Podemos desenhar a caricatura do programa de pós-graduação que, segundo o que se disse até aqui, se buscaria estimular por meio da avaliação: programas com um corpo docente ativo na atividade de pesquisa, capaz de envolver seus alunos neste processo, com tempo adequado ao trabalho de formação discente e com circulação ampla por outros núcleos de pesquisa e por outros programas do país. Seu trabalho de formação de pesquisadores envolve de modo significativo alunos de graduação e pesquisadores de outras instituições. Os estudantes encontram no Programa um espaço qualificado de pesquisa, com grupos de pesquisa ativos em diversas áreas, presença constante de convidados externos e possibilidade contínua de um diálogo plural e de contato com diferentes pesquisadores. Encontra também recursos materiais adequados às necessidades de sua pesquisa (biblioteca, equipamentos e redes de informática) e apoio acadêmico a seu trabalho (bolsas). A divulgação da pesquisa docente ligada ao Programa se efetiva por meio de uma ampla circulação de seus docentes em eventos acadêmicos no país e fora dele, e também por meio da publicação contínua de artigos e livros. O Programa apresenta um planejamento de suas atividades que explicita a continuidade destas atividades de integração e pesquisa. A qualidade do trabalho acadêmico ali produzido, por docentes e discentes, é explicitada por meio de sua circulação (em publicações e eventos) e pela variada presença de pesquisadores de outras instituições em suas atividades de pesquisa, formação e avaliação de alunos.

 

3. Proposta de eixos sobre o qual reconstruir a estrutura de avaliação

Como estruturar a avaliação da área, dando a ela mais transparência e objetividade, e ao mesmo tempo, construí-la como instrumento para o amadurecimento da pesquisa em filosofia no Brasil? Como garantir que os Programas melhor avaliados sejam aqueles que assumem um papel central nesse amadurecimento e integração nacional e internacional da pesquisa em filosofia? Como estabelecer critérios claros e relevantes para esse processo? Uma possibilidade interessante, defendida aqui, é que se faça isso a partir da revisão da ficha de avaliação dos programas e de sua vinculação clara e direta com cada uma das notas a serem atribuídas, explicitando-se os patamares mínimos a serem considerados para a atribuição de cada uma delas. A vantagem de associar a descrição da avaliação à revisão da ficha de avaliação é que se pode assim oferecer mais do que parâmetros gerais: pode-se descrever uma proposta de avaliação de modo detalhado e claro para a comunidade a ela associada. Essa revisão se desdobra na revisão dos documentos associados à ficha de avaliação: o Qualis Periódicos, o Qualis Livros, o documento sobre avaliação da produção discente (a ser constituído) e o documento sobre avaliação da internacionalização dos Programas.

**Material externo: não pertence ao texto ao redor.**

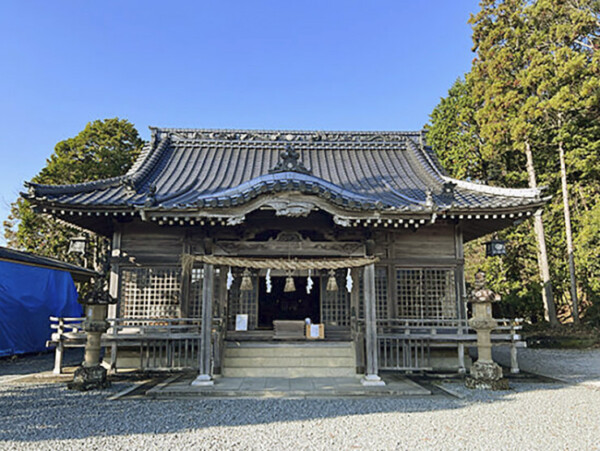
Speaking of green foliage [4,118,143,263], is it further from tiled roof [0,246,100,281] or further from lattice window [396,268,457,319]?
lattice window [396,268,457,319]

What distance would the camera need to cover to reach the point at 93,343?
8.23 m

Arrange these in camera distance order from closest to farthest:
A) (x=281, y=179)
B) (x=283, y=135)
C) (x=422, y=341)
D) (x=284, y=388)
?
(x=284, y=388) < (x=281, y=179) < (x=422, y=341) < (x=283, y=135)

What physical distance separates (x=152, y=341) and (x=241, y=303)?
2.57 m

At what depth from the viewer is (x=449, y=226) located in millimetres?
11102

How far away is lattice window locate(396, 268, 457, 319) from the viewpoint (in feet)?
35.5

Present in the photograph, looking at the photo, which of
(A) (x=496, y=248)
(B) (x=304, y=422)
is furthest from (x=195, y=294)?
(A) (x=496, y=248)

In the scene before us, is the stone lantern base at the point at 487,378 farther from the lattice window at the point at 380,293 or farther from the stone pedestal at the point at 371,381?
the lattice window at the point at 380,293

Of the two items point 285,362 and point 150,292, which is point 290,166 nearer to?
point 285,362

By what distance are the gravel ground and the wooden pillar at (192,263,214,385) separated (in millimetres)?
1067

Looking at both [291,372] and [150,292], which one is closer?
[291,372]

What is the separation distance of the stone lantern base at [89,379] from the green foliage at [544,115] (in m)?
17.1

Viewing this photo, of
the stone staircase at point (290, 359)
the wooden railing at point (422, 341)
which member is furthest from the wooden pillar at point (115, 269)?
the wooden railing at point (422, 341)

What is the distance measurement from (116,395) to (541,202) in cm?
1015

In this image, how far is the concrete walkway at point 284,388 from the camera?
741cm
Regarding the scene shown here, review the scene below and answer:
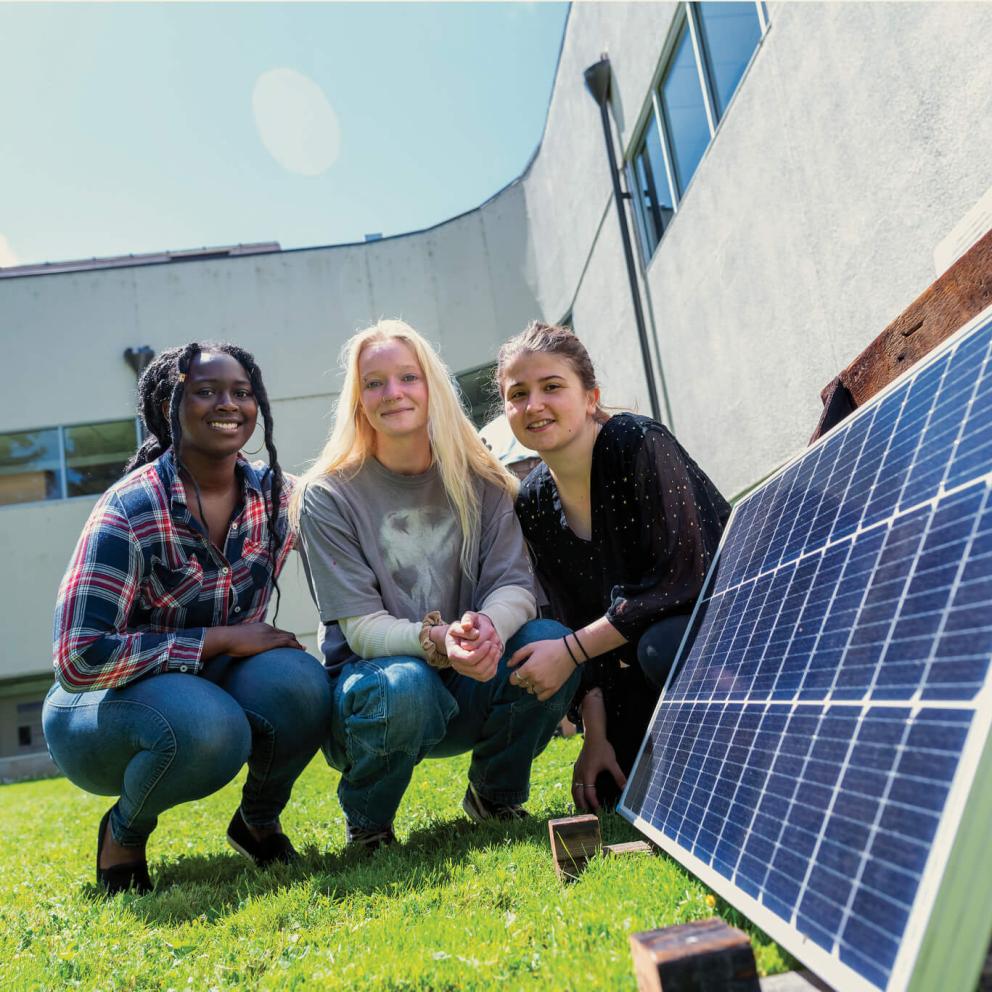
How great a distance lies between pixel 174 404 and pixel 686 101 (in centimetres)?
628

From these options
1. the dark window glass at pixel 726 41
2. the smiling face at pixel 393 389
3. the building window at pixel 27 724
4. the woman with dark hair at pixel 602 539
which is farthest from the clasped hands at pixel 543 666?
the building window at pixel 27 724

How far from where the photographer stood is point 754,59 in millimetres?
6398

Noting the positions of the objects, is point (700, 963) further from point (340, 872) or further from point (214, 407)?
point (214, 407)

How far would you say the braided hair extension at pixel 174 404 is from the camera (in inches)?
142

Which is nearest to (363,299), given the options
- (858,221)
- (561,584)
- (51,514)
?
(51,514)

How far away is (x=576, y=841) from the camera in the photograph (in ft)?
8.15

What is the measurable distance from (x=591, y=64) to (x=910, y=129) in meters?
6.53

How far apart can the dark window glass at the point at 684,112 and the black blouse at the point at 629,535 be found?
5.25m

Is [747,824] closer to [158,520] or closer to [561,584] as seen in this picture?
[561,584]

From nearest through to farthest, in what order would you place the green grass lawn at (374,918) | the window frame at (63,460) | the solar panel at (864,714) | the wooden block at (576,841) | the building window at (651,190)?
the solar panel at (864,714) < the green grass lawn at (374,918) < the wooden block at (576,841) < the building window at (651,190) < the window frame at (63,460)

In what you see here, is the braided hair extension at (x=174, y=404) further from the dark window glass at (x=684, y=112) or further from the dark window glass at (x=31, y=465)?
the dark window glass at (x=31, y=465)

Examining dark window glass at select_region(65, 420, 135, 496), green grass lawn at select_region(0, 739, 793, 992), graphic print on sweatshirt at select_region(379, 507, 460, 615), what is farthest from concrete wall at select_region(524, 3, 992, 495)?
dark window glass at select_region(65, 420, 135, 496)

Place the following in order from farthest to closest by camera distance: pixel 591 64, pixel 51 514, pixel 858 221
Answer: pixel 51 514 → pixel 591 64 → pixel 858 221

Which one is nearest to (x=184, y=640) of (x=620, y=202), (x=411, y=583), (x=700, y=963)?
(x=411, y=583)
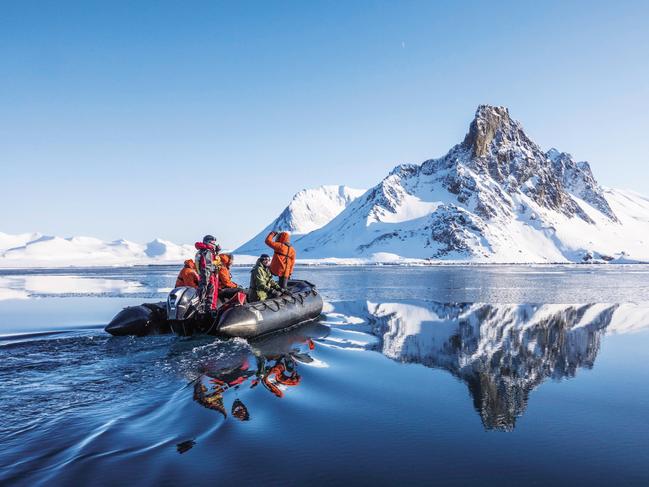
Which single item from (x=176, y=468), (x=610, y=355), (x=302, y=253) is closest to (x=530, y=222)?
(x=302, y=253)

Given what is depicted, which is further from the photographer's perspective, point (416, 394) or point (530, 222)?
point (530, 222)

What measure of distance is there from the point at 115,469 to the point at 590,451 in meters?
5.82

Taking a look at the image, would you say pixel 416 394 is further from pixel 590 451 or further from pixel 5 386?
pixel 5 386

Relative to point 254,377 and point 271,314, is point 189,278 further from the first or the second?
point 254,377

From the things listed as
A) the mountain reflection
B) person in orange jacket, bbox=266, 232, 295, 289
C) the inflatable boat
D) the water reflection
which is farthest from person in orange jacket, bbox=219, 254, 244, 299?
the mountain reflection

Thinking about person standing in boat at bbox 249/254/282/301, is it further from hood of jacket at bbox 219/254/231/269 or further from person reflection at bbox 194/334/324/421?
person reflection at bbox 194/334/324/421

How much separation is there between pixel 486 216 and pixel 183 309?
519 feet

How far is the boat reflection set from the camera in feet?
27.0

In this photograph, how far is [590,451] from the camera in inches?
249

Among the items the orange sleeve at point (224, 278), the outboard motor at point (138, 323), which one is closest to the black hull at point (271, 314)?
the orange sleeve at point (224, 278)

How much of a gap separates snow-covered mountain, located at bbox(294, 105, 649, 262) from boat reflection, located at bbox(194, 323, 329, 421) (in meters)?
126

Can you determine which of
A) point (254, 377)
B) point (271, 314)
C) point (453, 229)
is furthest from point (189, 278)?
point (453, 229)

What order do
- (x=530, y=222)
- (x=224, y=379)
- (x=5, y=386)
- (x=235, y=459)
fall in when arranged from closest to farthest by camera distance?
(x=235, y=459) < (x=5, y=386) < (x=224, y=379) < (x=530, y=222)

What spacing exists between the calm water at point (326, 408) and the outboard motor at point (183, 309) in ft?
1.46
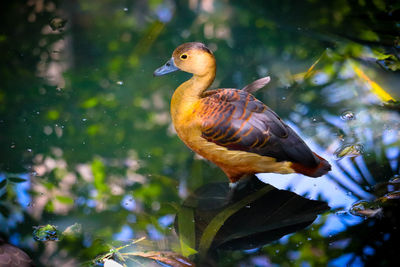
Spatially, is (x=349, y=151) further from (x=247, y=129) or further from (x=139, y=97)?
(x=139, y=97)

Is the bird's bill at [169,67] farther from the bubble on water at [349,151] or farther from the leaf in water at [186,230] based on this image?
the bubble on water at [349,151]

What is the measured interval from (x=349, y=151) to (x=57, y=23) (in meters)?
1.47

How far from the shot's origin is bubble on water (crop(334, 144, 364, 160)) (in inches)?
67.1

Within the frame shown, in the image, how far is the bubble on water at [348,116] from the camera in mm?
1845

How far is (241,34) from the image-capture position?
2260 millimetres

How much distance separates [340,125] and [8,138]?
4.13ft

A revisão da ficha de avaliação aqui referida consiste em:

(a) redefinir o peso atribuído a cada um dos itens e quesitos da avaliação, bem como a caracterização de cada um dos itens, de modo a valorizar os indicadores que explicitem as características visadas pela proposta;

(b) explicitação detalhada dos patamares mínimos para a criação de um mestrado e um doutorado a partir dos itens da ficha de avaliação;

(c) caracterização detalhada dos patamares mínimos a serem atendidos por Programas nota 3, 4 e 5 em cada um dos itens da ficha de avaliação, oferecendo a possibilidade de maior previsibilidade e objetividade na avaliação e indicando o caminho do amadurecimento das atividades de Ensino e Pesquisa em Pós-Graduação no país para os próximos anos;

(d) explicitação clara dos critérios de atribuição das notas 6 e 7, que difere da caracterização anterior por ser a atribuição dessas notas mais fortemente comparativa.

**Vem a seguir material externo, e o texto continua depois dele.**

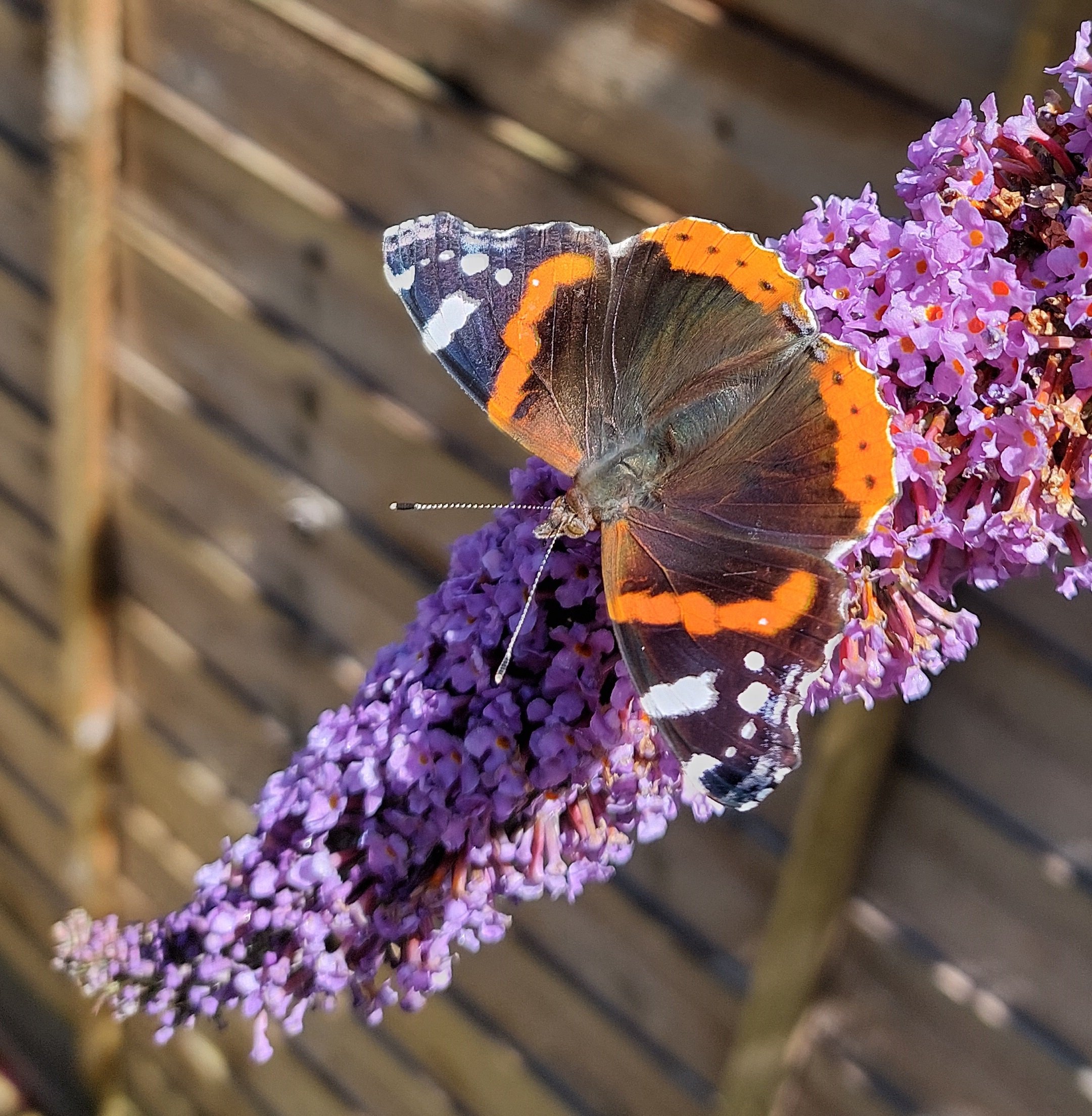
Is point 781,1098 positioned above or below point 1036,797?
below

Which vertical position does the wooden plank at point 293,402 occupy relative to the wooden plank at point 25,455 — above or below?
below

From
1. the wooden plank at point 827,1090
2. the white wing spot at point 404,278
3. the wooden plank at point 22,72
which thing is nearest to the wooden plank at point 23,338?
the wooden plank at point 22,72

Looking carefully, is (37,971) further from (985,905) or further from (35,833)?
(985,905)

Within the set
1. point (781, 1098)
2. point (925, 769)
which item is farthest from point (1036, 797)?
point (781, 1098)

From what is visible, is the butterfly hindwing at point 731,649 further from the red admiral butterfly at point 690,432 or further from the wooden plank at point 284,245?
the wooden plank at point 284,245

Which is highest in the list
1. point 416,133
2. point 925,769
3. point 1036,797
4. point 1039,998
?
point 416,133

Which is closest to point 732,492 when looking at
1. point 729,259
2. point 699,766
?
point 729,259

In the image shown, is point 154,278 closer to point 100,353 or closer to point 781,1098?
point 100,353
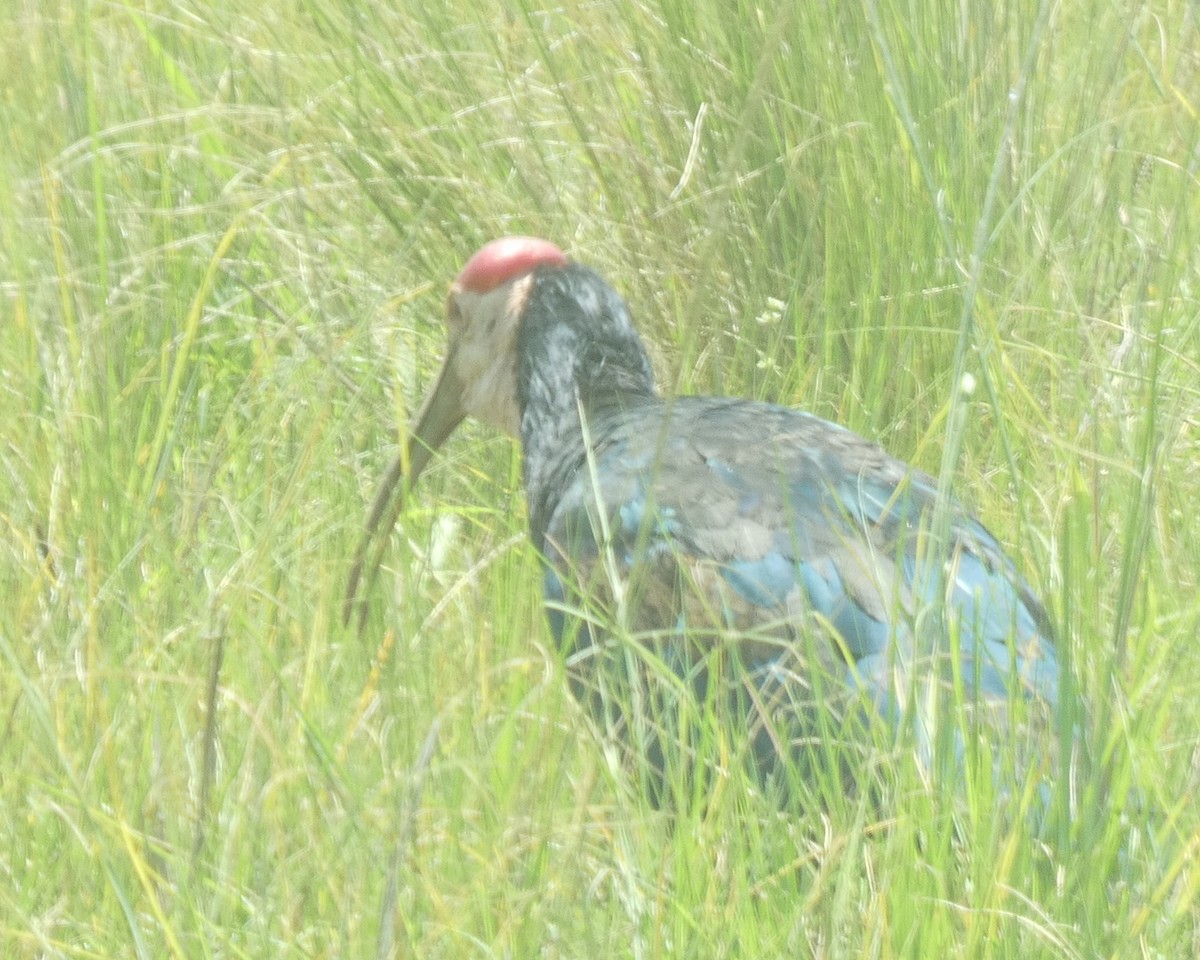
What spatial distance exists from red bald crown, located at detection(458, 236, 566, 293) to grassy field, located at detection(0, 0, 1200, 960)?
0.52 ft

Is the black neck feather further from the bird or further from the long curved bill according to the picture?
the long curved bill

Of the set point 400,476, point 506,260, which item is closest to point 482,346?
point 506,260

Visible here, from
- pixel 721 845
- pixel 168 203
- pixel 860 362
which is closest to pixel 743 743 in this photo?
pixel 721 845

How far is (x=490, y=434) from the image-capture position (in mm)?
4113

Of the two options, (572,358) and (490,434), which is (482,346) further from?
(490,434)

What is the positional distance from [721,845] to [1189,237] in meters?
1.93

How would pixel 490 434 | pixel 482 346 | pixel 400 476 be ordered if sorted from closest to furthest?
pixel 400 476 → pixel 482 346 → pixel 490 434

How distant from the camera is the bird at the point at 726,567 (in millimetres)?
2359

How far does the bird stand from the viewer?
236cm

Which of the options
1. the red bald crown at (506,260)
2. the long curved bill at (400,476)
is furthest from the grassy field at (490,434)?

Não se trata, nesse texto preliminar, de apresentar uma proposta detalhada de revisão da Ficha de Avaliação. Propostas desta natureza serão apresentadas oportunamente. Deve-se ressaltar, entretanto, que o grande desafio do debate que atualmente se nos apresenta é consiste em construirmos propostas detalhadas de avaliação sem nunca perder de vista a finalidade geral que podemos atribuir a esse processo, e impedindo que a avaliação se estabeleça como um fim em si.